Collisional and magnetic effects on the polarization of the solar oxygen infrared triplet

TL;DR

This study models how collisions and magnetic fields influence the polarization of the solar oxygen IR triplet, providing insights into solar atmospheric diagnostics and emphasizing the importance of collisional rates and magnetic effects.

Contribution

First comprehensive calculation of collisional depolarization and transfer rates for O I levels, integrated into a multi-level model to analyze polarization effects.

Findings

Elastic collisions with hydrogen suppress atomic alignment in deep photosphere.

Magnetic fields stronger than 20 G significantly depolarize the atoms via the Hanle effect.
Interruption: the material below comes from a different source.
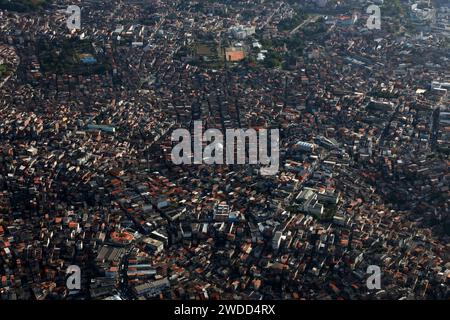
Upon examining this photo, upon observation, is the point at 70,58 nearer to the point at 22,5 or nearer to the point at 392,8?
the point at 22,5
Polarization persists in the chromosphere due to lower collisional rates.

Abstract

Context: The scattering polarization of the infrared (IR) triplet of neutral oxygen (O\,\textsc{i}) near 777\,nm provides a powerful diagnostic of solar atmospheric conditions. However, interpreting such polarization requires a rigorous treatment of isotropic depolarizing collisions between O\,\textsc{i} atoms and neutral hydrogen. Aims: We aim to investigate the combined effects of collisional and magnetic depolarization in shaping the alignment of O\,\textsc{i} levels (and thus the polarization of the O\,\textsc{i} IR triplet). Methods: We compute, for the first time, a comprehensive set of collisional depolarization and polarization transfer rates for the relevant O\,\textsc{i} energy levels. These rates are incorporated into a multi-level atomic model, and the statistical equilibrium equations (SEE) are solved to quantify the impact of collisions and magnetic fields on atomic alignment. Results: Our calculations indicate that elastic collisions with neutral hydrogen, together with the Hanle effect of turbulent magnetic fields stronger than about 20 G, efficiently suppress the bulk of the atomic alignment in deep photospheric conditions where hydrogen densities exceed $n_{\mathrm{H}} \sim 10^{16}$ cm$^{-3}$. In the chromosphere, however, the lower hydrogen density weakens collisional depolarization, allowing polarization to persist. Conclusions: Our results are consistent with a chromospheric origin for the linear polarization signals of the O I IR triplet. Future studies should combine accurate non-LTE radiative transfer with reliable collisional rates in order to achieve fully consistent modeling.